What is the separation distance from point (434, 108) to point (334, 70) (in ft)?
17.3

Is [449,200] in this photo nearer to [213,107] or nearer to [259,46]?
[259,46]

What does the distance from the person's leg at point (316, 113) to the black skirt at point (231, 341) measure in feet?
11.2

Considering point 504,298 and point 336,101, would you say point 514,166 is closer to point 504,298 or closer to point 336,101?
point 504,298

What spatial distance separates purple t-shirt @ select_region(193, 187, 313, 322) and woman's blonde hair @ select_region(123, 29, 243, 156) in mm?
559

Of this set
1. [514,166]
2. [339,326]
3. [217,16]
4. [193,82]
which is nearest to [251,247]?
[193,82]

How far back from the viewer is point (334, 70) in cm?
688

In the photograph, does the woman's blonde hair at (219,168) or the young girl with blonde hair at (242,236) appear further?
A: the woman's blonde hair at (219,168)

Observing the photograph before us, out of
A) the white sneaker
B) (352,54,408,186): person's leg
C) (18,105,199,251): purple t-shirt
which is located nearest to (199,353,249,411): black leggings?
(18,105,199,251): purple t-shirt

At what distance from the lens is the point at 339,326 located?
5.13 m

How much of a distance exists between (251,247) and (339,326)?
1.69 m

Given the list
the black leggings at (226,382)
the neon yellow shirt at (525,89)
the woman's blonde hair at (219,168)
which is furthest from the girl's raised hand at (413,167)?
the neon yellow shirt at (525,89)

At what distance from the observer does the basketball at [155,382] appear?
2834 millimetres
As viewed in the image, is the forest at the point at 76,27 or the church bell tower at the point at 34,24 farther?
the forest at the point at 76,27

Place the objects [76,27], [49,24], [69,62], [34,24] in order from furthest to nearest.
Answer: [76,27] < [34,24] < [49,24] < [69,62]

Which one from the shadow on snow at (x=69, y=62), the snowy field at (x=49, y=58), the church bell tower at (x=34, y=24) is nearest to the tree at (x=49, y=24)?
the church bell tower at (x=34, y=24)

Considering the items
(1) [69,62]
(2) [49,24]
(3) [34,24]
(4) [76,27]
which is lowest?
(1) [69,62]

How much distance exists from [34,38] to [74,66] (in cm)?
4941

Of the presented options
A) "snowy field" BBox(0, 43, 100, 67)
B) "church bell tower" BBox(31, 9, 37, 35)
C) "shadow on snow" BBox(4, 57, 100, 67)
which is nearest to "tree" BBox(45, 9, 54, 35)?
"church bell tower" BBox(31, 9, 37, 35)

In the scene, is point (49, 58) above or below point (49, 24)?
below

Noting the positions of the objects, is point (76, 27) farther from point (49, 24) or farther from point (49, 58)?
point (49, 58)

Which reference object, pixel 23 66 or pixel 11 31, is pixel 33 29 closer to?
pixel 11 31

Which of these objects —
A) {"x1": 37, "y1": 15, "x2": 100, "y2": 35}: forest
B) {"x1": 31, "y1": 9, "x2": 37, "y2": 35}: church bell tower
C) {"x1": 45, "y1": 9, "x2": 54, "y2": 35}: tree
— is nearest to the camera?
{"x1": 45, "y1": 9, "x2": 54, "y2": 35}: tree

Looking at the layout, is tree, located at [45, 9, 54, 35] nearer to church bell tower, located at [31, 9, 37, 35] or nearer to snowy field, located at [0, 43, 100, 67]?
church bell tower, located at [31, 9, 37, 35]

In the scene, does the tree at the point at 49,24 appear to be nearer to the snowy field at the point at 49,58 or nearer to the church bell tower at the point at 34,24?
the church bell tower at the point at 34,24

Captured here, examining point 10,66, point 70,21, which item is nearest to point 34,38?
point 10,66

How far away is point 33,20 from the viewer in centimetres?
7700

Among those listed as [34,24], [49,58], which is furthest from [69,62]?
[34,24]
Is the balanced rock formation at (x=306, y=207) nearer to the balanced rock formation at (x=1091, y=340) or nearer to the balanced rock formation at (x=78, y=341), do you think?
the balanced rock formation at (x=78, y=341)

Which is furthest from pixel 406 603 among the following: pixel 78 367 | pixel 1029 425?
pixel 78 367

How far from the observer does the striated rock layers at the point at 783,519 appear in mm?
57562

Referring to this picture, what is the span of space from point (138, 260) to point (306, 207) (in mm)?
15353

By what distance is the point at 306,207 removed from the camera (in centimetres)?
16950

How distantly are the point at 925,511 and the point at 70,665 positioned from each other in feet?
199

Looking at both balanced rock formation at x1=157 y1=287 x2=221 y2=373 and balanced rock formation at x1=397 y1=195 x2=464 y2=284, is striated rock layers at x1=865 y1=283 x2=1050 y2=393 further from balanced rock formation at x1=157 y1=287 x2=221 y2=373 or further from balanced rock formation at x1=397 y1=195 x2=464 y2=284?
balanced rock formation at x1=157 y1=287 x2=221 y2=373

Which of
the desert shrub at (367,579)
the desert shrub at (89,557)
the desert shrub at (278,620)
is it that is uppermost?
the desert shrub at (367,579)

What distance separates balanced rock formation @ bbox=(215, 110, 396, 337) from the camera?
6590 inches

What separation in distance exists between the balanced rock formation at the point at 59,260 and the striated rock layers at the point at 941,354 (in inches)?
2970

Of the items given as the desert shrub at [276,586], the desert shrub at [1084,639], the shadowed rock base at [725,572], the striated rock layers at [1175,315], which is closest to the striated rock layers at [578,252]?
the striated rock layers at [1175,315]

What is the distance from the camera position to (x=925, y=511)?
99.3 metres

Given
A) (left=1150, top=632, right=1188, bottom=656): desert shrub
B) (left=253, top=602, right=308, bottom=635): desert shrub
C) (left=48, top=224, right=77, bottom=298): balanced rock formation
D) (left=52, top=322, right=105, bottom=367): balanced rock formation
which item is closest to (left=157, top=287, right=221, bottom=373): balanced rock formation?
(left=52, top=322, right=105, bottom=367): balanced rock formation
--
■ What the exercise asks: Copy out the data from the line with "Place the objects" to the line with "Answer: [76,27] < [34,24] < [49,24] < [69,62]", both of these lines included, word for word.

■ Output of the task:
Place the objects [76,27], [49,24], [69,62], [34,24] in order from furthest to nearest.
Answer: [76,27] < [34,24] < [49,24] < [69,62]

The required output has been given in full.